– Не ори! Показания дашь на суде, – обрезал воющезвериный крик ветеринара полуседой костлявый человек с энергичным татарским лицом – тот самый, который погнал их от «юнкерса» в чащу, и они подчинились ему, как табун вожаку. – Тебя о чем спросили, Рогов? Совершая тот самый испытательный кросс, мы как раз оказались на восточной окраине лагеря. Ну и ринулись с рыси в галоп. Хоть одну эту тварь придавить, а потом… А потом никогда уж такие марафоны не бегать. Было нас ровно сто человек. А за нами еще два барака – те, которые клали асфальт на плацу. Дали бешенству волю. А как на поле вырвались – куда нам? К самолетам. Мы же знали, что вы – это вы. Познакомимся, что ли, товарищи? Сколько можно еще «ты» да «ты»? Майор Ершов Степан Иванович.
– Как-как? – скребнуло по горлу наждачной бумагой.
– Ершов. Простая русская фамилия. А что вас так?..
– Да был у нас один Ершов.
– Товарищ ваш? Погиб?
– Погиб – на службе Гитлеру.
– И мы своего задушили. Хор-роший был предатель. Долго с нами готовил восстание. Даже, можно сказать, возглавлял. А как мы его вздернули, фрицы собаку: нюхай, Альма, ищи. И нашла, тварь такая… Ладно, что теребить… Просветили бы, летчики, где мы? Мы – пехота, мы курс до ближайшей колючки прокладывали, ну а вы – навигаторы, штурманы.
– Чего вот только дальше, дальше не летели? – Григорий взглянул на Ощепкова.
– Стыдно, Зворыгин.

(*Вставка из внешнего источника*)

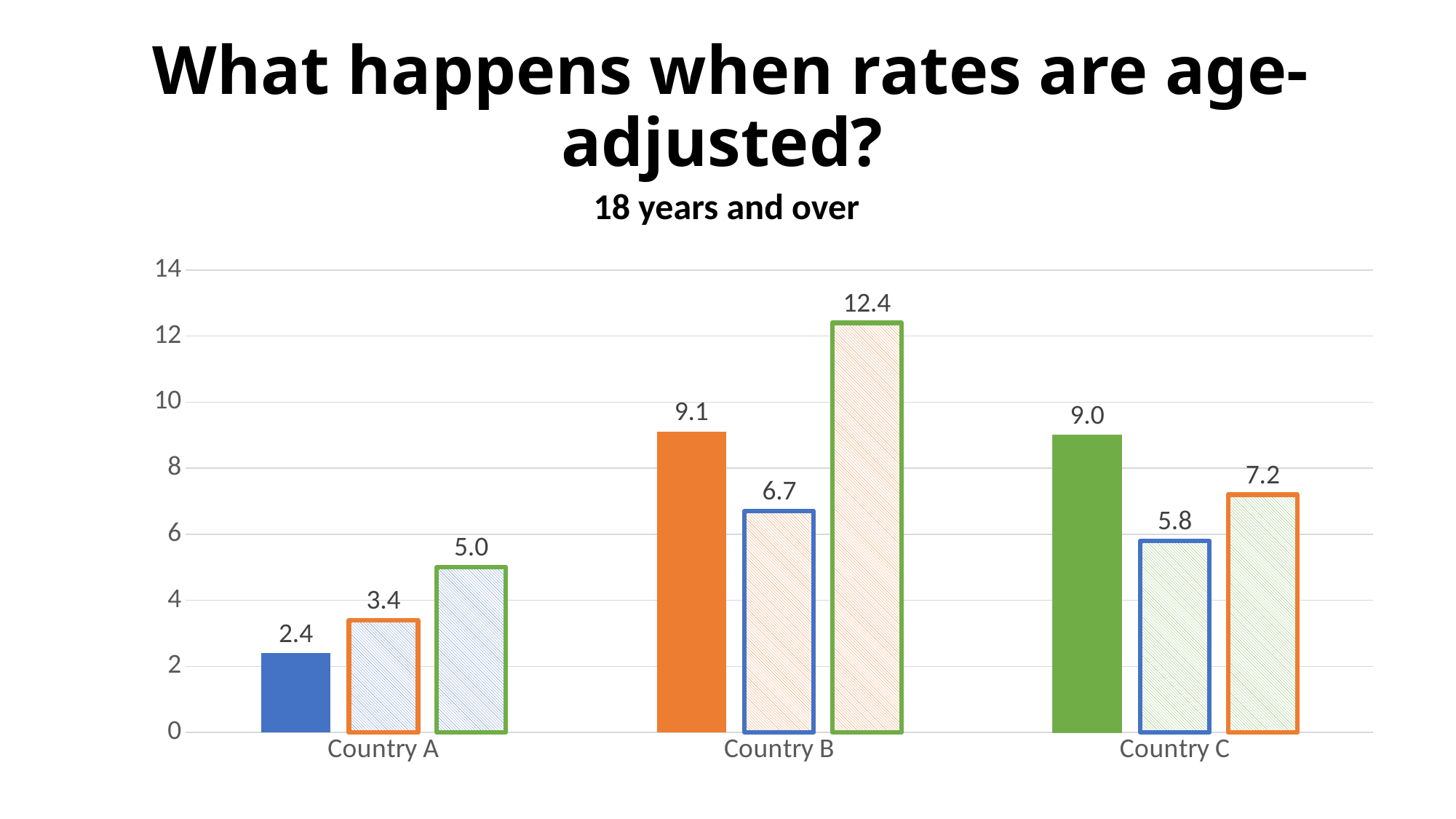
What is the difference between the third bar and the first bar for Country B? 3.3 What is the value of the first (solid) bar for Country A? 2.4 How many countries are shown on the x axis? 3 What kind of chart is shown on the slide? Bar chart Which bar on the chart has the highest value? The third bar for Country B (12.4) What is the value of the first (solid) bar for Country C? 9.0 Which is larger: the first bar for Country B or the first bar for Country C? The first bar for Country B (9.1) What is the subtitle shown above the chart? 18 years and over What is the value of the third bar for Country B? 12.4 What is the difference between the third bar for Country A and the first bar for Country A? 2.6 What is the value of the second bar for Country C? 5.8 Which bar on the chart has the lowest value? The first bar for Country A (2.4)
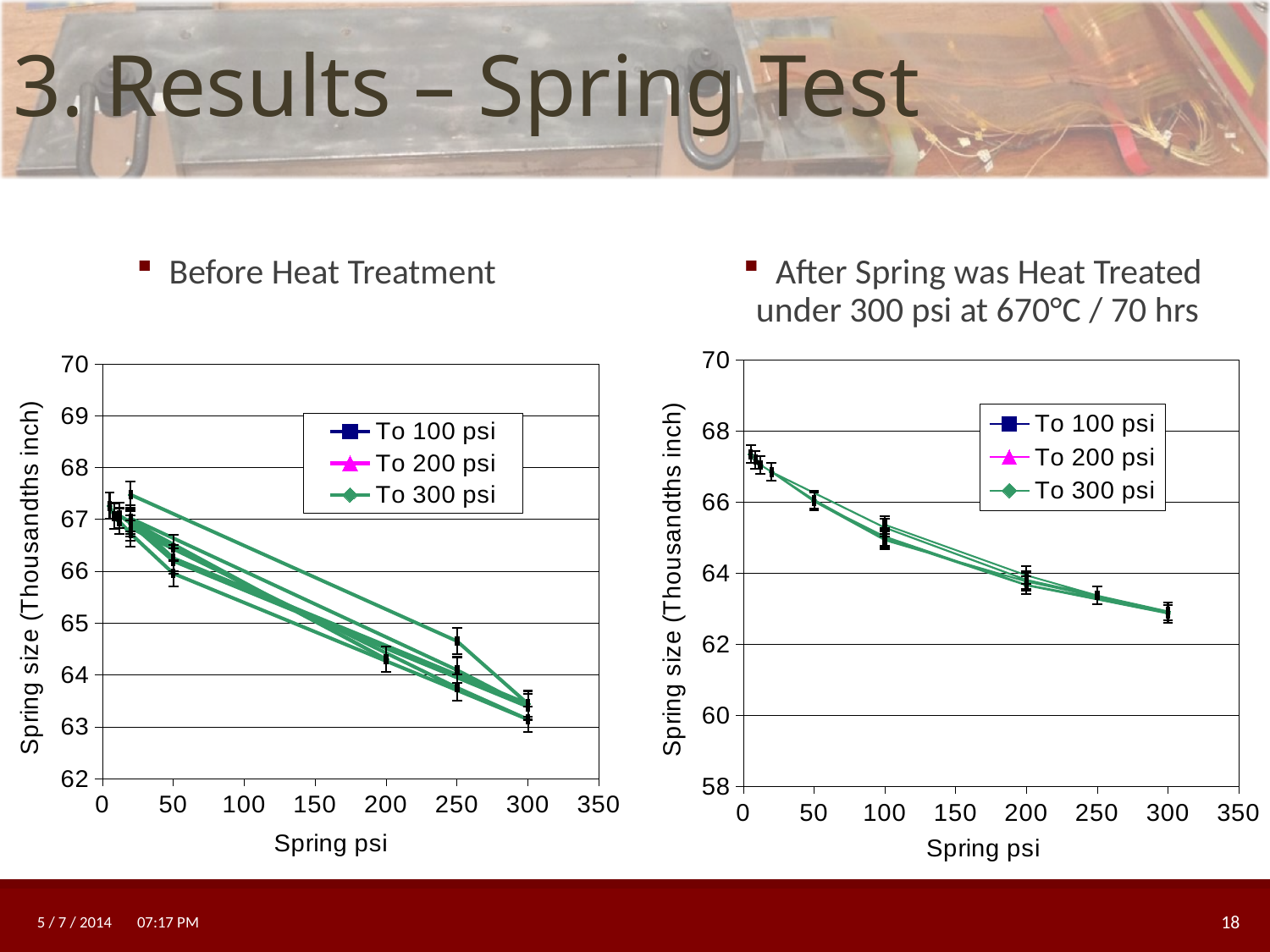
How many series does the legend of the 'Before Heat Treatment' chart list? 3 In the 'Before Heat Treatment' chart, is the spring size at 50 psi greater or less than 67? less In the chart for the spring heat treated under 300 psi at 670°C / 70 hrs, is the spring size at 250 psi greater or less than 64? less In the 'Before Heat Treatment' chart, is the spring size at 200 psi greater or less than 65? less What is the y-axis title of the 'Before Heat Treatment' chart? Spring size (Thousandths inch) What are the legend entries of the chart for the spring heat treated under 300 psi at 670°C / 70 hrs? To 100 psi, To 200 psi, To 300 psi In the 'Before Heat Treatment' chart, do the spring size values rise or fall as spring psi increases? Fall In the chart for the spring heat treated under 300 psi at 670°C / 70 hrs, do the values rise or fall as spring psi increases? Fall What kind of chart is the 'Before Heat Treatment' chart on the left? Line chart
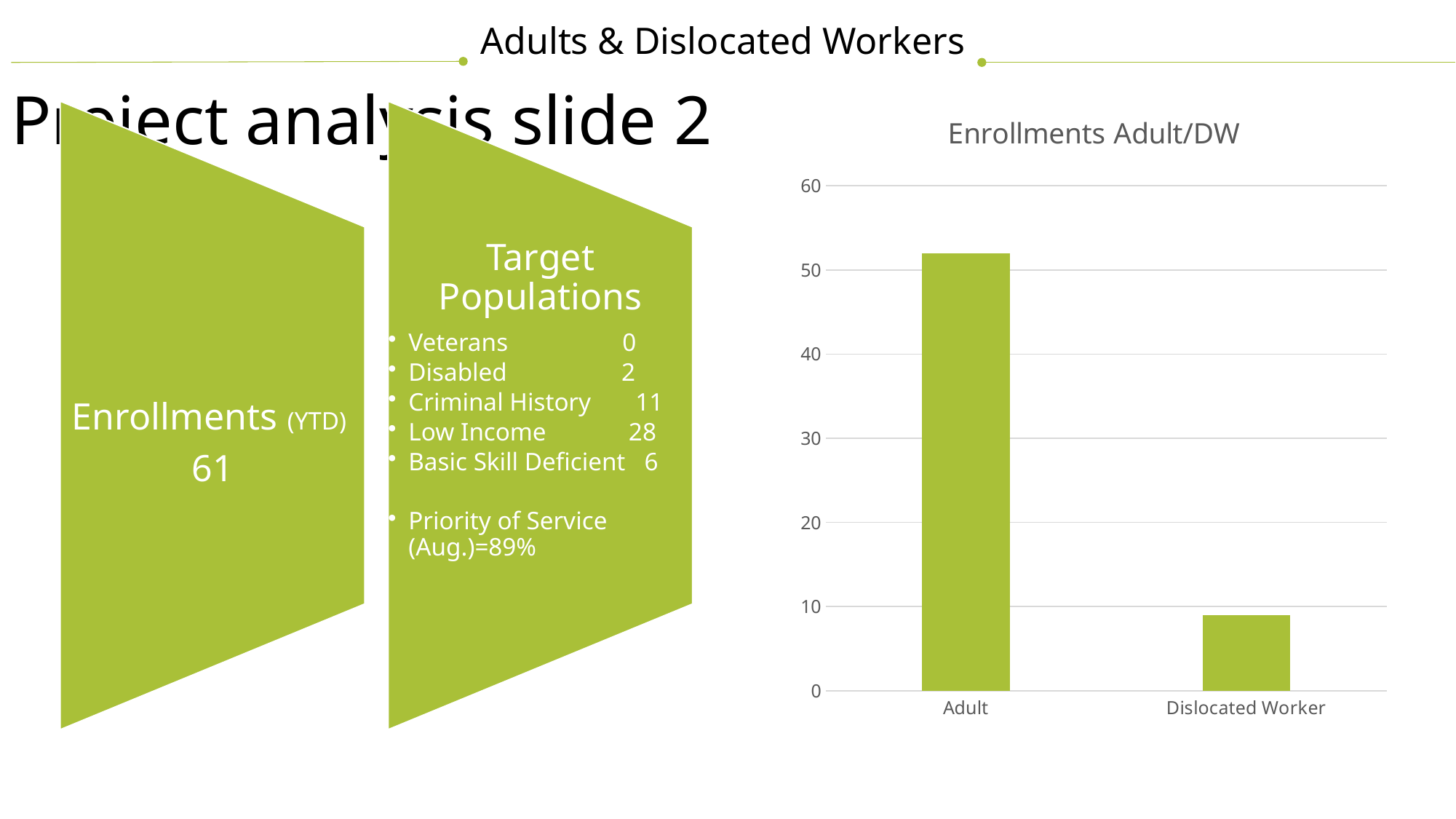
Which category has the highest value in the chart? Adult What type of chart is shown on the slide? bar chart What is the title of the chart on the slide? Enrollments Adult/DW How many categories are shown on the x axis of the chart? 2 Is the value for Adult greater or less than 40? greater Which category has the lowest value in the chart? Dislocated Worker What is the highest value shown on the y axis of the chart? 60 Is the value for Dislocated Worker greater or less than 20? less Do the values rise or fall from Adult to Dislocated Worker along the x axis? fall Which is larger in the chart, the value for Adult or the value for Dislocated Worker? Adult Is the value for Adult greater or less than 60? less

Уж вам по полету машины должно было сделаться ясно…
– Попали немецкие сучки. Мы, товарищ Ершов, в Богемском чащобном массиве, на западе Чехии. Короче, все в той же поганой кишке. Одно только славно – на сто верст вокруг не видно следов человека.
– Язык нужен нам, – размеренно начал Ощепков. – Верней, поводырь. Из местных – крестьянин, лесник. Отыщем деревню, сторожку, жилье. Прихватим какого-нибудь. Под вашим, Ершов, автоматом заставим. До польской границы. Звериными тропками – не большаками. Ограбить придется – одежка нужна. Командуйте, Ершов. Это мы только в воздухе были кумы королю, а теперь дело ваше, земное…
В сгустивших сумерках умер Максим Коновницын – безмолвно, бестрепетно и незамеченно, как будто не желая рвать своими стонами задерганные струны человеческих сердец, как будто не желая приковывать собратьев к месту своею продолжительной агонией, становиться обузой для них, ослаблять, выхолаживать их ползучую жильную тягу на красный восход.
«А ведь он был красив, – подумал Зворыгин, при свете фонаря вглядевшись напоследок в построжавшее, как будто отчеканенное наново лицо. – Или смерть его прихорошила?» Плиты скул, подбородок и нос заострились давно, еще там, в смертном лагере, но теперь отверделое, будто из самородного камня точеное, бело-синее и ледяное лицо Коновницына больше не было обезображено или сколь-нибудь искажено ни оскалом страдания, ни расщепами лютых, предельных усилий, упования, страха, мольбы, отражая одно только освобождение. Никому из живых не понятная, неизъяснимо гнусная в глазах живого таинственно-лукавая улыбка примиренности замерзла на тонких посинелых губах.